Last month I wrote about the curious fact that mutual funds designed to be held in retirement accounts, where their distributions are generally untaxed year-to-year, nonetheless hold federal bonds that are exempt from state income taxation. I suggested that it should be possible to optimize your retirement account holdings by replacing those federal bonds with taxable corporate bonds.
Once I get an idea in my head it’s hard for me to let go of it until I follow it to its end, so I decided to see if there was an easy way to make the swap.
How to think about your federal bond holdings
As I wrote in the previous post, if you own virtually any target retirement date or target risk fund, or a total bond market index fund, you probably own a lot of federal bonds simply because they constitute such a large share of the US bond market: about 43% of Vanguard’s Total Bond Market Index Fund, for instance, is in federal bonds, and about 35% of its income is attributable to federal sources.
What this means is that when you own the Total Bond Market Index Fund, either as a separate mutual fund or ETF or in a packaged target retirement date fund, you’re saying you are willing to accept the interest rate the fund pays, given the volatility of the fund and the safety of the fund.

* **Source material**:
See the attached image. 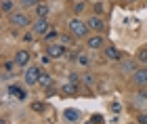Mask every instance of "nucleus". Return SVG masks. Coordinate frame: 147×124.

* **Brief 1**:
In the post on federal bonds in retirement accounts, about what share of Vanguard's Total Bond Market Index Fund is in federal bonds?
* **Brief 2**:
Reproduce the part of the post on federal bonds in retirement accounts that opens with the words containing "How to think" and closes with "of the fund.".
* **Brief 3**:
Write what comes next in the post on federal bonds in retirement accounts, picking up after its final sentence.

* **Exercise answer 1**:
About 43%.

* **Exercise answer 2**:
How to think about your federal bond holdings
As I wrote in the previous post, if you own virtually any target retirement date or target risk fund, or a total bond market index fund, you probably own a lot of federal bonds simply because they constitute such a large share of the US bond market: about 43% of Vanguard’s Total Bond Market Index Fund, for instance, is in federal bonds, and about 35% of its income is attributable to federal sources.
What this means is that when you own the Total Bond Market Index Fund, either as a separate mutual fund or ETF or in a packaged target retirement date fund, you’re saying you are willing to accept the interest rate the fund pays, given the volatility of the fund and the safety of the fund.

* **Exercise answer 3**:
When you hold the fund in a tax-advantaged account, however, you are also “paying,” in the form of a lower interest rate, for a benefit the fund offers all shareholders, but which you are not using: the exemption from state income taxes of the federal portion of the fund’s income stream.
Logically, there are three ways you can “cash out” the value of the state income tax exemption you’re not using. For these examples, I’ll be using the following funds in case you want to check my math or strike your own balance:
- VTBIX to represent the total bond market;
- VCSH to represent short-term corporate bonds;
- VCIT to represent intermediate-term corporate bonds;
- VCLT to represent long-term corporate bonds;
- and VGSH to represent short-term federal bonds.
Option 1: match yield, minimize duration
“Duration” is a term of art that refers to the sensitivity of the price of a bond (or bond mutual fund) to changes in interest rates. A short-term bond has a lower duration because changes in interest rates don’t have a big impact on its price: since the bond will mature soon, you can reinvest the principle at the new interest rate frequently. A long-term bond has a higher duration since you have to wait a long time to take advantage of higher interest rates, while if interest rates fall you can happily collect your legacy coupons for years to come.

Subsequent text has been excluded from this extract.